• [WORK INSTRUCTIONS]:
Beginning with the line that contains "фото ЗакС политика", copy each subsequent line of the data below through the last one, including both ends but not the pictures.
Segment Start: RECORDS PROVIDED
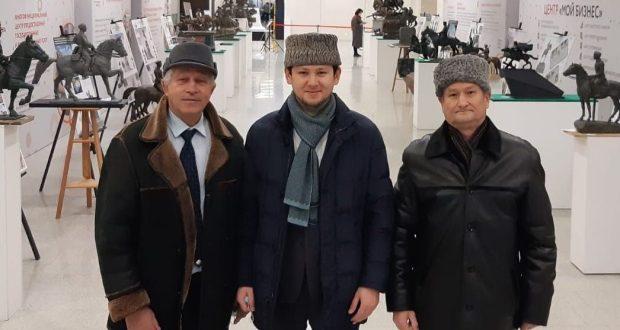 Альфред Дәүләтшин генерал-майор Миңнегали Шәйморатов һәйкәле проектлары белән танышты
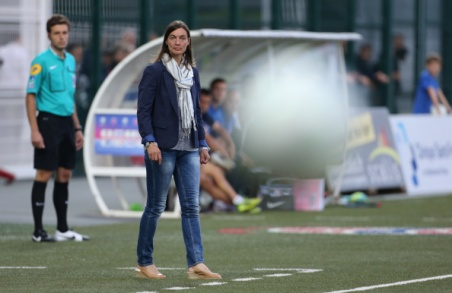 CHATEAUROUX, FRANCE - AUGUST 15: Corinne Diacre, first woman's coach in French professional football directs her team of Clermont Foot Auvergne (Clermont-Ferrand) during the french Ligue 2 match between La Berrichonne de Chateauroux and Clermont Foot Auvergne at Stade Gaston-Petit on August 15, 2014 in Chateauroux, France. (Photo by Jean Catuffe/Getty Images)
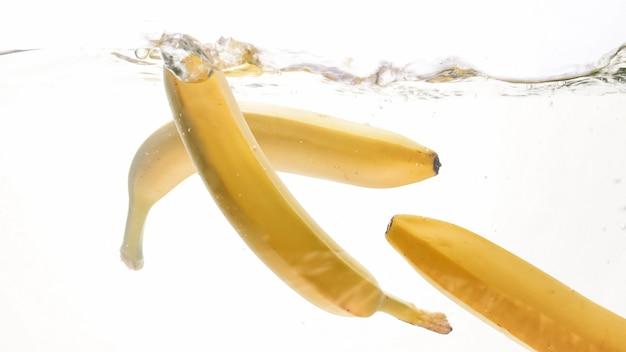 Photo gros plan de fruits mûrs frais tombant dans l'eau
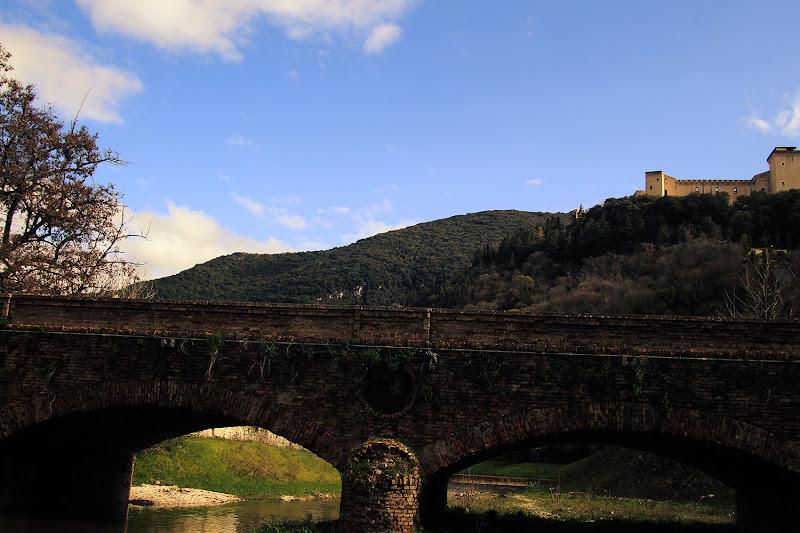 Il Grande Ponte Verso il Borgo di LZaga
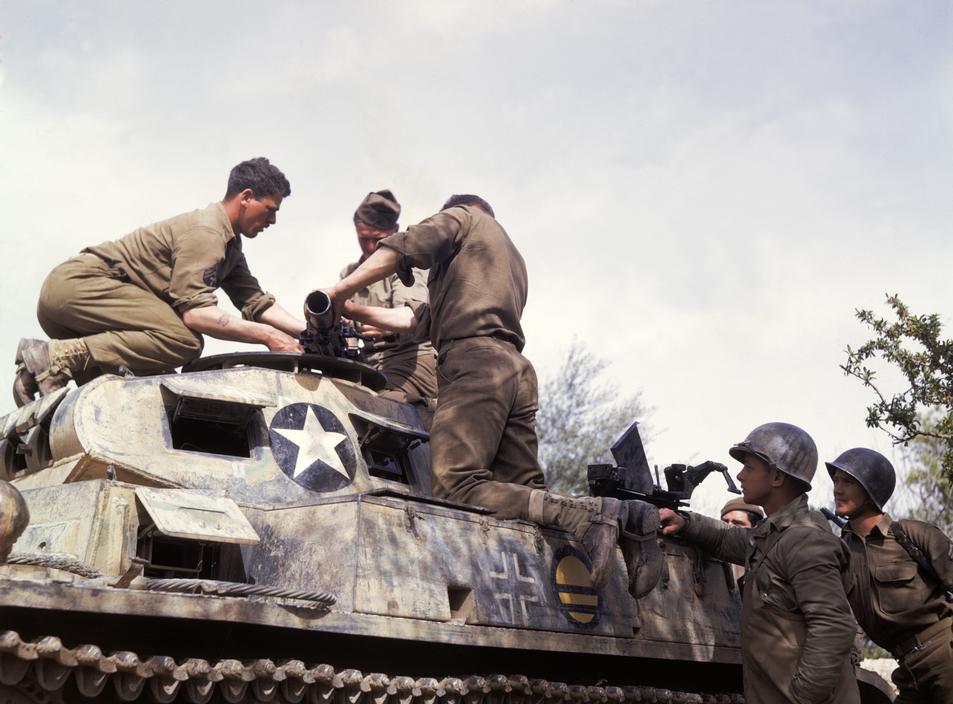 Wonderful Colour Photographs of World War II by Robert Capa (84).jpg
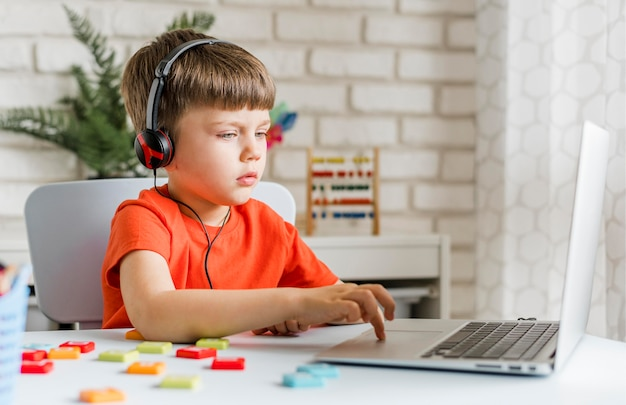Middelgrote jongen met koptelefoon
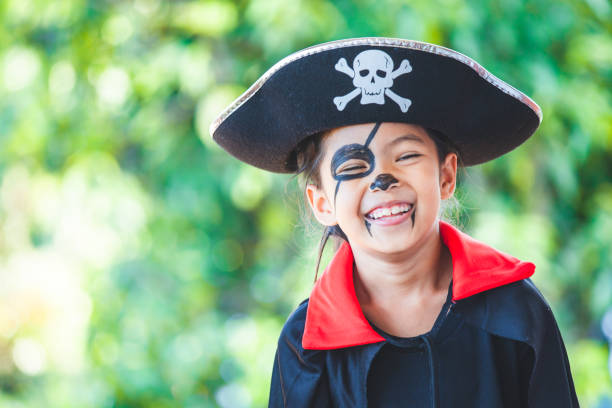 Süße asiatische Kind Mädchen trägt Halloween-Kostüme und Make-up Spaß auf Halloween-Feier – Foto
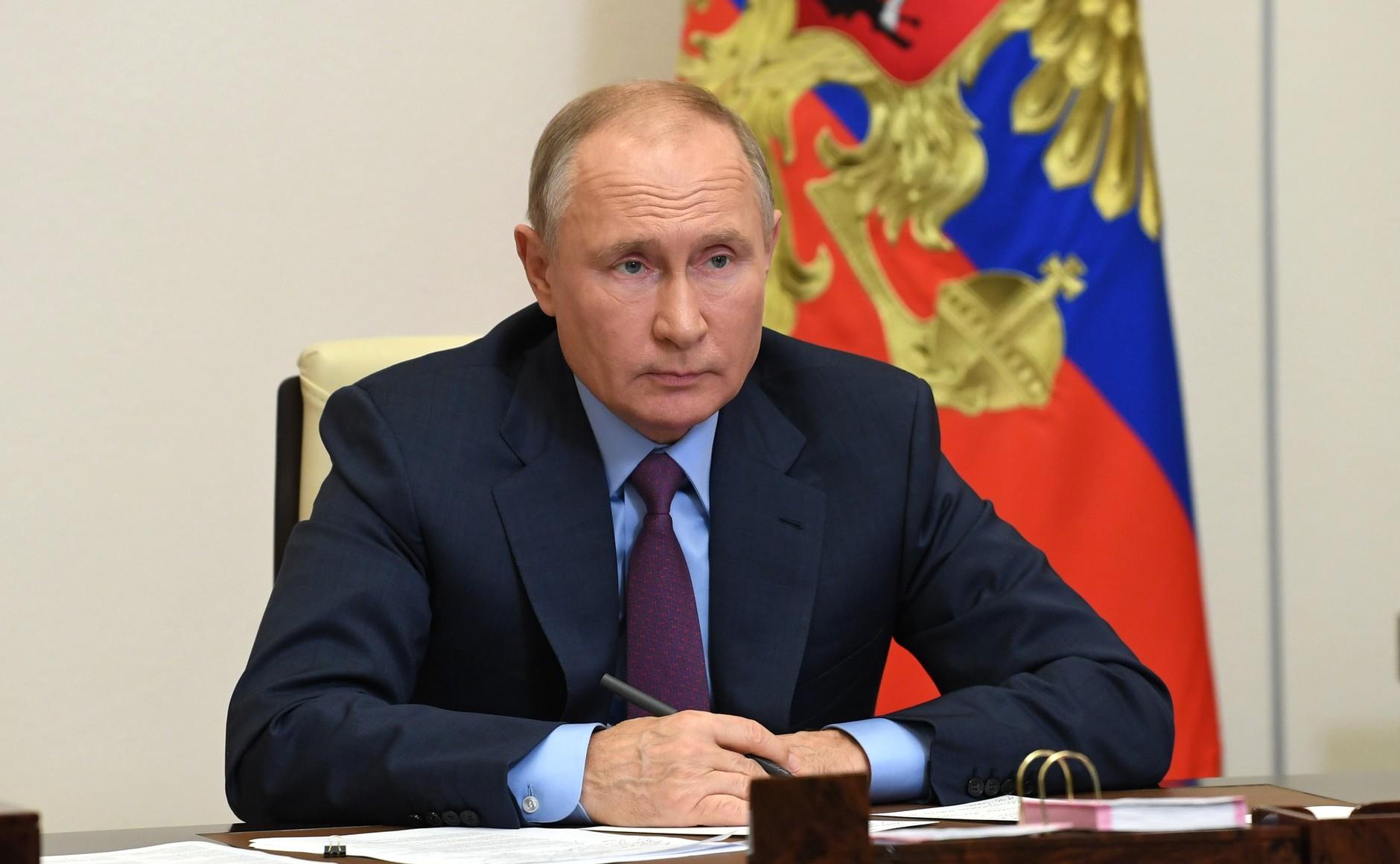 фото ЗакС политика Путин подписал закон, позволяющий ему обнулить президентские сроки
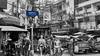 Khao San Road, Bangkok, Tailandia (Edgardo W. Olivera) Tags: people calle street tuktuk khaosan road bangkok asia gh3 panasonic lumix sea sudesteasiático southeastasia microcuatrotercios microfourthirds edgardowolivera thailand tailandia building edificio thanon cable columna column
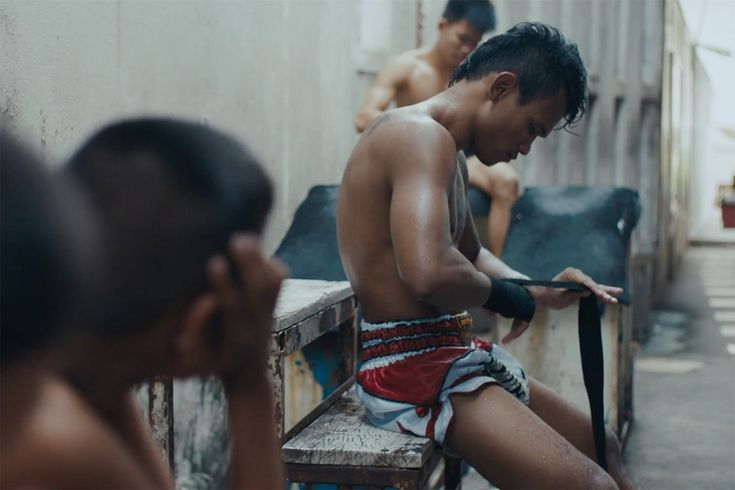 Step Into the Psyche of a Muay Thai Boxer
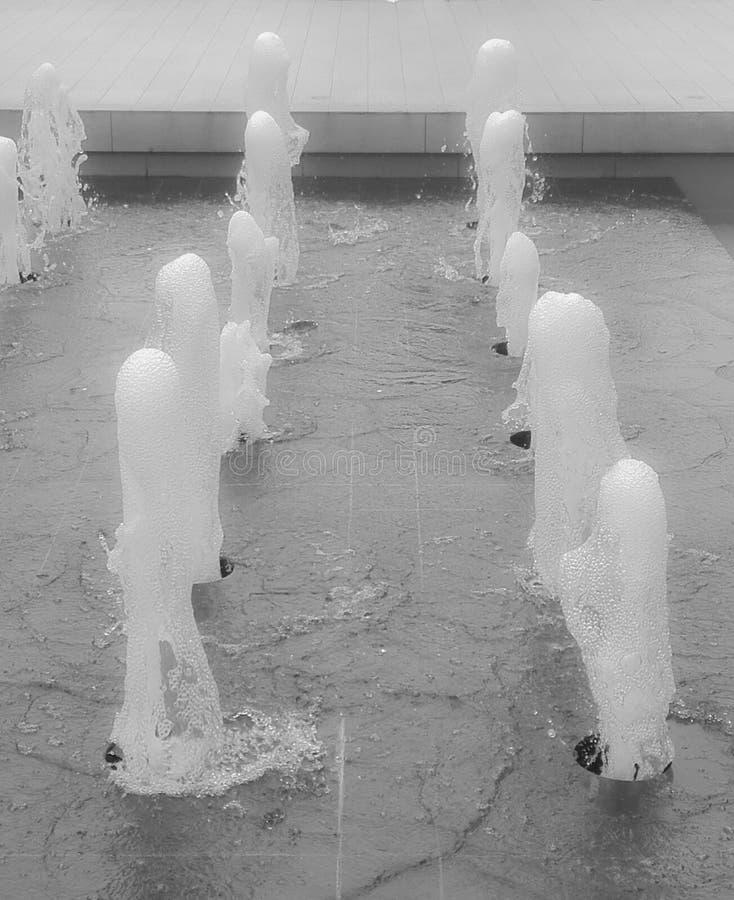 Pulverizadores de água de ascensão em uma associação imagem de stock royalty free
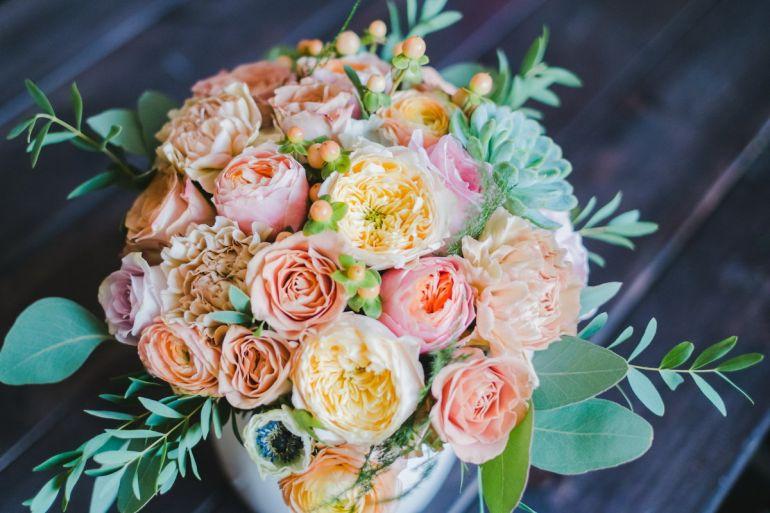 какие цветы для знакомой девушки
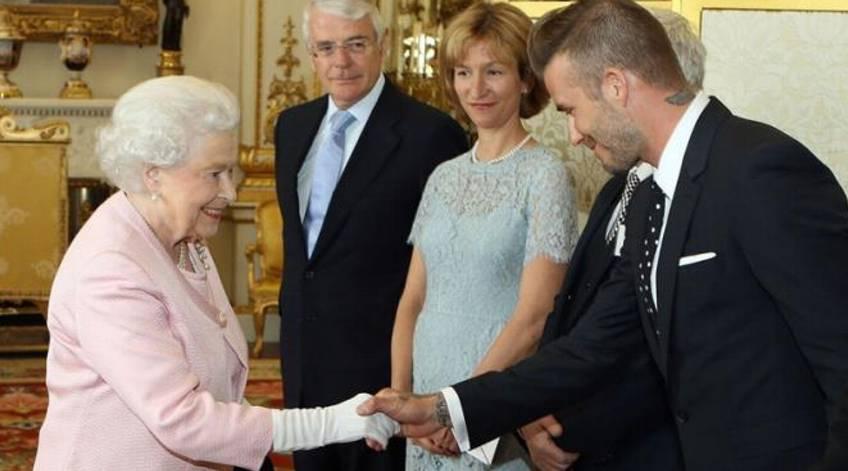 David Beckham Bangga Pamer Photo Bareng Ratu Elizabeth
Segment End: RECORDS PROVIDED
• [EXERCISE RESULT]:
 фото ЗакС политика Путин подписал закон, позволяющий ему обнулить президентские сроки
 Khao San Road, Bangkok, Tailandia (Edgardo W. Olivera) Tags: people calle street tuktuk khaosan road bangkok asia gh3 panasonic lumix sea sudesteasiático southeastasia microcuatrotercios microfourthirds edgardowolivera thailand tailandia building edificio thanon cable columna column
 Step Into the Psyche of a Muay Thai Boxer
 Pulverizadores de água de ascensão em uma associação imagem de stock royalty free
 какие цветы для знакомой девушки
 David Beckham Bangga Pamer Photo Bareng Ratu Elizabeth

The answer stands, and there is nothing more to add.